_Text under study_:
++++

With a pending move to Barcelona this year, I thought I might get motivated and finish the basic list of 58 14ers this year but, alas, ’twas not to be. Rock climbing seemed to be the outdoor priority for me this year. So, I guess I’ll be back from Spain for a month or two next year with the remaining 14ers in my sights! Who wants to join me?
This particular trip up Handies Peak (and the one to follow, up Uncompahgre) was special in that I was able to team up with a very close friend from way, way, waaay back in junior high and high school days–Rik Fritz. In fact, he called me up and got me going back to the big mountains on this trip instead of the local rock climbing crag.
Rik is an amazing guy and really needs to write a book about his exploits with rattlesnakes, on Yosemite big walls, on long, high altitude, cross country flights in his hang glider, and on his seriously salty sailing adventures. He is definitely a man who has lived life to the fullest–and continues to do so. (See my near-death blog post from June 27, 2017, “The Fall” to catch a bit of what I mean.)
It was great to catch up with him and talk about all that “Back In The Day” stuff! Ahhh…the stories…the stories…and all included at least 10% truth!
Our initial goal for the 3-4 days we had available was to haul our fannies up Sneffels, Uncompahgre, and Wetterhorn, starting with the Class 3 scrambling route on this last one, “Weather Peak”. Handies wasn’t even on the list. But, ah, the best laid plans…In mid-to-late September in the Colorado Rockies, weather can be tricky and fickle pickle, as we quickly discovered.
A pounding, hours-long, cold rainstorm the night before–as we camped at the Wetterhorn/Matterhorn Trailhead–made us rethink things. There would surely be snow above and, sure enough, morning revealed a heavy coating on the high peaks tapering off finally at about treeline. Hmmm…best not to do exposed Class 3 scrambling on icy and snowy rock without the proper gear and attitude, we both said. So, instead of Wetterhorn, off to Handies we bounced in our 4×4 pickups–Handies would be a much easier peak, even with a wet, white blanket o’ schnee.
What follows, then, is what eventually transpired, to the best of my sometimes-faulty recollection, along with my usual merry montage of inspiring images…
Trip Report: Handies Peak (14,048′)

++++

_Data_:
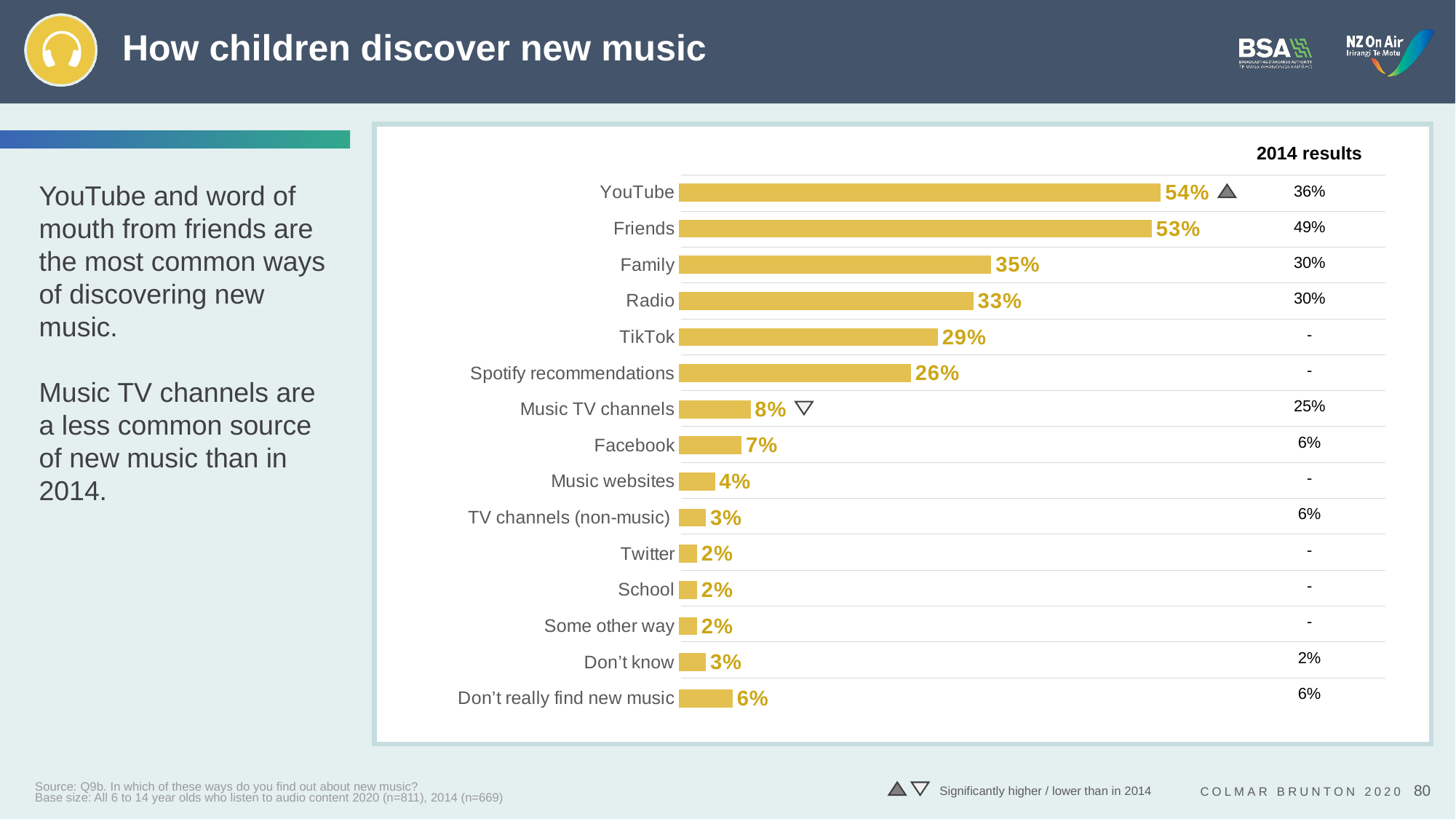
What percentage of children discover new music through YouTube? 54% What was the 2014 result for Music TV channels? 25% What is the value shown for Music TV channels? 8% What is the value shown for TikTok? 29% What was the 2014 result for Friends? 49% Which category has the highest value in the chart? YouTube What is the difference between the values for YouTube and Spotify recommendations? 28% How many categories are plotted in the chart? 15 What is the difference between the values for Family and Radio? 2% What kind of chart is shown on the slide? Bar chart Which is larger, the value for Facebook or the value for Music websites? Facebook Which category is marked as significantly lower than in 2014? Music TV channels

++++

_Task set_:
**A)** Please decide whether each statement below agrees with the Handies Peak blog post, answering yes or no and quoting the deciding words of the post: (i) The author and Rik camped at the Wetterhorn/Matterhorn Trailhead the night before climbing Handies. (ii) Handies Peak was one of the original goals for the trip. (iii) The author finished the basic list of 58 14ers this year.
**B)** According to the Handies Peak blog post, who called the author and got him going back to the big mountains instead of the local rock climbing crag?
**C)** List every subject of Rik's exploits that the Handies Peak blog post says he should write a book about.
The data come from a separate source.

_Expected results_:
**A)**
(i) Yes: "as we camped at the Wetterhorn/Matterhorn Trailhead"
(ii) No: "Handies wasn’t even on the list."
(iii) No: "I thought I might get motivated and finish the basic list of 58 14ers this year but, alas, ’twas not to be."

**B)** Rik Fritz, a close friend from junior high and high school days.

**C)**
- Rattlesnakes
- Yosemite big walls
- Long, high altitude, cross country flights in his hang glider
- His seriously salty sailing adventures